I gave you the answer. It will NOT help your mortgage scores to do that. The mortgage scores basically don't care about your installment utilization.
PIF isn't necessarily the be all and end all on your revolving utilization. Are you PIF before the statement cuts or afterwards? That makes all the difference in your FICO revolving utilization.
If you actually are having all but one of your revolvers reporting zero balance, then you're optimized in terms of revolving utilization.

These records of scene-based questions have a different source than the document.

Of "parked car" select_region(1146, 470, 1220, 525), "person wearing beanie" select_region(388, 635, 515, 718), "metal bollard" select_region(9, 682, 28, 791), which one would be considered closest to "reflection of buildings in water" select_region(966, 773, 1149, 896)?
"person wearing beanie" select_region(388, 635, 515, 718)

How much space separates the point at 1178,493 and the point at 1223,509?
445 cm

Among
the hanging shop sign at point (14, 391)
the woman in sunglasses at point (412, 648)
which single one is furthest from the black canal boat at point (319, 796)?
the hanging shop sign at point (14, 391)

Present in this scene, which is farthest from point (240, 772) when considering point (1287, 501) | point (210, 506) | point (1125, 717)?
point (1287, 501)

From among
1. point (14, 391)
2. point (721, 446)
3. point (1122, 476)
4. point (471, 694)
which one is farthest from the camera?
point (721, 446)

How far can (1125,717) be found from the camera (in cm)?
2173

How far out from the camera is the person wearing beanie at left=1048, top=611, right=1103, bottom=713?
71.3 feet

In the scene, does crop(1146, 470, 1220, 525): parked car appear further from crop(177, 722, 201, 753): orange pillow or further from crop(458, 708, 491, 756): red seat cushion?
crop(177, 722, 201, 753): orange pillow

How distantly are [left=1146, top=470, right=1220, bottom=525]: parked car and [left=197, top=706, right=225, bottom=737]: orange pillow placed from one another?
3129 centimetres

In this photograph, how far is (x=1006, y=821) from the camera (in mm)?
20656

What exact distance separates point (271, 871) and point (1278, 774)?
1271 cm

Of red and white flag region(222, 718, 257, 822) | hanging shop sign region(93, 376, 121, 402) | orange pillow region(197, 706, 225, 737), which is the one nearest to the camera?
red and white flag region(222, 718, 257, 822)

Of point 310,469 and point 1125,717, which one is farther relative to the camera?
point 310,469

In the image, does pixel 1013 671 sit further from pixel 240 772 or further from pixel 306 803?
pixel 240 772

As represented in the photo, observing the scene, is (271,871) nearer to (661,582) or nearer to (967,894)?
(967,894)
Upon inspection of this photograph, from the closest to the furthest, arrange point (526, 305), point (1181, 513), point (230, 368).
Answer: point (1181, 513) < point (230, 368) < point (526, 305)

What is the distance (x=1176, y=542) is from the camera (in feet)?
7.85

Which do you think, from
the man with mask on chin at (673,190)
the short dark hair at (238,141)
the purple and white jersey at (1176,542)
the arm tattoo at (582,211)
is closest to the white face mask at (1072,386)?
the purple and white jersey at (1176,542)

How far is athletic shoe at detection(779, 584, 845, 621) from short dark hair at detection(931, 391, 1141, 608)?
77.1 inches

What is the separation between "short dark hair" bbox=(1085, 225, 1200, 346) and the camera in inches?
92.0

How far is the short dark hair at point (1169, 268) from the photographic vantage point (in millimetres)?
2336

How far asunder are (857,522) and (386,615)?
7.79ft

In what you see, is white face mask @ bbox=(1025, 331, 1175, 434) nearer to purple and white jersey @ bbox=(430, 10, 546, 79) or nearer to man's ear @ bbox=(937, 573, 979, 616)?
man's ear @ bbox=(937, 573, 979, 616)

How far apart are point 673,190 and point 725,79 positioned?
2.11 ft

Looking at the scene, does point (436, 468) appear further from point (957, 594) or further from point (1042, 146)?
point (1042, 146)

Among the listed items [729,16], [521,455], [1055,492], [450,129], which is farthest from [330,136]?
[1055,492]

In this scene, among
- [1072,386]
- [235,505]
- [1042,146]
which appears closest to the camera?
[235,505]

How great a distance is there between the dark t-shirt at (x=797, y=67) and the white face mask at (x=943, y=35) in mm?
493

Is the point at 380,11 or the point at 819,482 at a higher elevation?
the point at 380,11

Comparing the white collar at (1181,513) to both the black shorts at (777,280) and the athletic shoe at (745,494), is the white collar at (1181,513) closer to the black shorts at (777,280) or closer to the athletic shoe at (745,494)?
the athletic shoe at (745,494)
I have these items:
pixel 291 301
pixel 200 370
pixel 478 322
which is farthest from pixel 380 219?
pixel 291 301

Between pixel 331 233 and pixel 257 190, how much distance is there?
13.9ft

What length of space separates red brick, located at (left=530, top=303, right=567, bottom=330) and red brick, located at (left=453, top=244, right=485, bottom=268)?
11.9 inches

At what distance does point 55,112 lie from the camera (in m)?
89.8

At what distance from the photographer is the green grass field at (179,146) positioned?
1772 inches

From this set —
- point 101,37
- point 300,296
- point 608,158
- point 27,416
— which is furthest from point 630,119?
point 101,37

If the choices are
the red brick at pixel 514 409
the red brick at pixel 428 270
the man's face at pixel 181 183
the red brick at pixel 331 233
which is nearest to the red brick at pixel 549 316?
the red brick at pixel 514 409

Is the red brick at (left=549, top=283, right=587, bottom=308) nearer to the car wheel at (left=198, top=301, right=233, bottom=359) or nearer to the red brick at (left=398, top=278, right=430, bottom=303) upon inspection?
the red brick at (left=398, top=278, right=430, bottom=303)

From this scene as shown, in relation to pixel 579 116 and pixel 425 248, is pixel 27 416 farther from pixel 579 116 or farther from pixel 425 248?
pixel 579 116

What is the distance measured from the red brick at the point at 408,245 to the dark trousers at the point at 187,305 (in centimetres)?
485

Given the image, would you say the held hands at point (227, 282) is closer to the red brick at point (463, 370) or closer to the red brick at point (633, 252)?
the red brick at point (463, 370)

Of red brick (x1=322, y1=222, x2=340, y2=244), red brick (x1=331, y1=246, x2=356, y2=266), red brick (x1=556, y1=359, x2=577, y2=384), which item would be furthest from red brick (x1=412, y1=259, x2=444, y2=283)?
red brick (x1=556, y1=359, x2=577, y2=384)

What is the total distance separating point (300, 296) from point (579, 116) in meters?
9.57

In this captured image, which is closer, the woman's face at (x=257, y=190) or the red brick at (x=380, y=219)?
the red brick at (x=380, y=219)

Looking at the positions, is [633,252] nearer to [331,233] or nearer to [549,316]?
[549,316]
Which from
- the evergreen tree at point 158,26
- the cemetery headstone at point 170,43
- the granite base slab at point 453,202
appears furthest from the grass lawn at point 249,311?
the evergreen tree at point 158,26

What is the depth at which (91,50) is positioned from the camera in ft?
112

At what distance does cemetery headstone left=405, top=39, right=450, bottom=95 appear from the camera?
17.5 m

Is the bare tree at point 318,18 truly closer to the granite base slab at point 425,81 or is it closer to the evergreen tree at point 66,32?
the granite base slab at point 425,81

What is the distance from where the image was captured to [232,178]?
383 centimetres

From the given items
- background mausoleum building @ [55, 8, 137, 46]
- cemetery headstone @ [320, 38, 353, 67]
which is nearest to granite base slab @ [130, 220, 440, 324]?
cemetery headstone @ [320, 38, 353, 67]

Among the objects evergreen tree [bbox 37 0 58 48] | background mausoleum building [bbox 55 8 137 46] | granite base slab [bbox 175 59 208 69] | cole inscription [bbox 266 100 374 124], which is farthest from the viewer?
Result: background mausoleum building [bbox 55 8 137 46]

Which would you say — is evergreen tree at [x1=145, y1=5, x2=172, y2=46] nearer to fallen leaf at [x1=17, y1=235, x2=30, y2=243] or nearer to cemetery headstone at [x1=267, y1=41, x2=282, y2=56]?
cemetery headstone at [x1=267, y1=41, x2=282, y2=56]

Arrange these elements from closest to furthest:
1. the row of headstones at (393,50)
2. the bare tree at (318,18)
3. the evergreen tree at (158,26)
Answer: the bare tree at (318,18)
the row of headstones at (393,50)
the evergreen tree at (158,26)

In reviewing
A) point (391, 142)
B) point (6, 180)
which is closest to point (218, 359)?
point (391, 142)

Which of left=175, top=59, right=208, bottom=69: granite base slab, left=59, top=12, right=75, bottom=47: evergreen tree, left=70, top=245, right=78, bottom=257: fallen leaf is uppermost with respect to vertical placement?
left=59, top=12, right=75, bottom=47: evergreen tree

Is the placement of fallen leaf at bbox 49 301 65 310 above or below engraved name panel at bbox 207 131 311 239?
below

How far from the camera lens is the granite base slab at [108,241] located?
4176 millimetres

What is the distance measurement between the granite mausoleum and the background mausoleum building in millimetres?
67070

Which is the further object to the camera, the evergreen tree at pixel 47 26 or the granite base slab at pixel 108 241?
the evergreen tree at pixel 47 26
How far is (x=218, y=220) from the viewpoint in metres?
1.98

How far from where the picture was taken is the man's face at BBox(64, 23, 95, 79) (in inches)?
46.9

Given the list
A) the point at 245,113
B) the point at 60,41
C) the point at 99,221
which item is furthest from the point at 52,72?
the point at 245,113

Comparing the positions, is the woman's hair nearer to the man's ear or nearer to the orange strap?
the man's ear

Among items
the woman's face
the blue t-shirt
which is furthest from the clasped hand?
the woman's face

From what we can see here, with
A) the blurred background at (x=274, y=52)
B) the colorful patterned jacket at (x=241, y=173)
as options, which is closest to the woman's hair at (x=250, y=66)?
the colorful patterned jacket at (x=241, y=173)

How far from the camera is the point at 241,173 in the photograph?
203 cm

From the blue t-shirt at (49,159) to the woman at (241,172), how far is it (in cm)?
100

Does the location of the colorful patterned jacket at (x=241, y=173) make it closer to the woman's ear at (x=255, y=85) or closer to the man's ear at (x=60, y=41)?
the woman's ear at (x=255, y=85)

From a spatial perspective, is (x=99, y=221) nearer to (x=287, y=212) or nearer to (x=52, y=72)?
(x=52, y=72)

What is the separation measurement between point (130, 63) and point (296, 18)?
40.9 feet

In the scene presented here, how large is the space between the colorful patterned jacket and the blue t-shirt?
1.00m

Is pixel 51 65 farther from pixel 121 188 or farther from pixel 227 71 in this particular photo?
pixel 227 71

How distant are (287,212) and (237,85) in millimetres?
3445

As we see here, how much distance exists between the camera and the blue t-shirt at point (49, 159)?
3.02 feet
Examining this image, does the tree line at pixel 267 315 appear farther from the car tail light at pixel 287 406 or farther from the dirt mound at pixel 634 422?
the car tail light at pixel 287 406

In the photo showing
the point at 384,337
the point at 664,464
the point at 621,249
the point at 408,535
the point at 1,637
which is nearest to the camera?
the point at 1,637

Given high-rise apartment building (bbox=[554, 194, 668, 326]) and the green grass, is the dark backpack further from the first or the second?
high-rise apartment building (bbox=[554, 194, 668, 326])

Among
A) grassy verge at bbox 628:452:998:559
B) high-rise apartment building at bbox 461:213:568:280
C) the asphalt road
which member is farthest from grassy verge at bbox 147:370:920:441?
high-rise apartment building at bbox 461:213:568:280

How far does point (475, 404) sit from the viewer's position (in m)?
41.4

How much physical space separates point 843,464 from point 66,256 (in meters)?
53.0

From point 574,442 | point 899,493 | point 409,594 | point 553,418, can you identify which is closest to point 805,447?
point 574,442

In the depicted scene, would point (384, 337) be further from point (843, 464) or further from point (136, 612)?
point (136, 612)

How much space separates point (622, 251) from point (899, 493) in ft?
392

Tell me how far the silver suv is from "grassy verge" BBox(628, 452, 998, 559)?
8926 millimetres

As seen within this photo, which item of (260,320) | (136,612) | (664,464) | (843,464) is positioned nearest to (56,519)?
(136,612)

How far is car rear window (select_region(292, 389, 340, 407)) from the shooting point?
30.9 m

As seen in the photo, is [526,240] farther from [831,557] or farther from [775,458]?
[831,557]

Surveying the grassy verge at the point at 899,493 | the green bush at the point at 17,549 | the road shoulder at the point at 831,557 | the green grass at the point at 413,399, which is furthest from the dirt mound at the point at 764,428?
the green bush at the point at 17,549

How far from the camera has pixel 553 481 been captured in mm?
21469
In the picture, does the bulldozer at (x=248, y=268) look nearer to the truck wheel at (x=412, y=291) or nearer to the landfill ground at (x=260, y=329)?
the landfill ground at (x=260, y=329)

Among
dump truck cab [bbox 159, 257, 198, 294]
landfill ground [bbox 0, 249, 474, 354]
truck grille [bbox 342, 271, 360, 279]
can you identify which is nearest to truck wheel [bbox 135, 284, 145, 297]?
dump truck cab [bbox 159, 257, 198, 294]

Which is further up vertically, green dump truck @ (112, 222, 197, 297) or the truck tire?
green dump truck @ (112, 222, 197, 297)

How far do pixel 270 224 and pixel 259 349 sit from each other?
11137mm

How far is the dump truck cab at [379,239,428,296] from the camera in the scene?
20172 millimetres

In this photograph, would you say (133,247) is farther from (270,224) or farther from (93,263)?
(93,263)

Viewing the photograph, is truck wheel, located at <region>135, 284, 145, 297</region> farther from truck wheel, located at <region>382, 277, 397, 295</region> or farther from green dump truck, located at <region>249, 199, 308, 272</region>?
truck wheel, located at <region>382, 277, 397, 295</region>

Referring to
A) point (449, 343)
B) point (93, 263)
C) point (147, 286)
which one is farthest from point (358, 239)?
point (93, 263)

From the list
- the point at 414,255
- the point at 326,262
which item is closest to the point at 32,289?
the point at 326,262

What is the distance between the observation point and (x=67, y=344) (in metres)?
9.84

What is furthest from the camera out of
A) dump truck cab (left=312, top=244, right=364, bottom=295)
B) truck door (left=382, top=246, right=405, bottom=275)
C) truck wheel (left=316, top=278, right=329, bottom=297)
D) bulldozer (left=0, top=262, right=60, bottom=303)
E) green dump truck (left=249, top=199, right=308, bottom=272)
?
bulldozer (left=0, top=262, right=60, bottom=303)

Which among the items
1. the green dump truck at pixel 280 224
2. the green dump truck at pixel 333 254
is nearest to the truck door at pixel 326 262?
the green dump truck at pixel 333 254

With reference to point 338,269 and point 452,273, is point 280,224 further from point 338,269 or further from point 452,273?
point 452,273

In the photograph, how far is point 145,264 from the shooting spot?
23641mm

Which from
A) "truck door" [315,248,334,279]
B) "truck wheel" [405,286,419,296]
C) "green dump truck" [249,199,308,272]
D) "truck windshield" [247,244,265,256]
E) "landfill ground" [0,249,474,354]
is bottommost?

Statement reports one revolver with a balance of less than 5%. The rest of the cards report at zero balance at statement date. The rest of the cards are paid down to zero well before the statement dates and not used until day after statement date. Since I only have 4 open revolvers and know all the statement dates on them, it isn't too terribly difficult (one of those cards is sock drawered and used once every 3 months).
OK so there's no room for improvement in that department.
If you have any negatives, work on getting rid of those.
If you can get the auto loan down to 9%, then do that, you'll probably pick up a few points somewhere in your mortgage scores.
Otherwise, 'aging' is the key. The mortgage scores love long periods of time with no new applications for credit and no new credit accounts.





























Thanks SouthJamaica.
I don't think there's much I can do other than aging at this point. I was hoping to get to the next (possibly top) tier.
@randomguy1 wrote:Thanks SouthJamaica.
I don't think there's much I can do other than aging at this point. I was hoping to get to the next (possibly top) tier.
Honestly if there's a line it's probably at 66%. Could be 50% (but it maybe could've been 70% too I was pretty coarse in my original test) which was what my original test years ago showed there to be a small gain in EX FICO 2 but we've never been able to prove that. Ultimately I wouldn't sink a lot of cash into it unless it's a high APR anyway to chase a few points even for a mortgage: it is ALWAYS good to have cash on hand for a mortgage. Always.
I was walking my auto and mortgage past breakpoints to try to nail it down but now I'm off opening up another mortgage which is going to break that calculation, again.

I only recieved about 10 points for an installment being paid to 70%. Although it may have been offset by a new installment loan and it only being to 20%.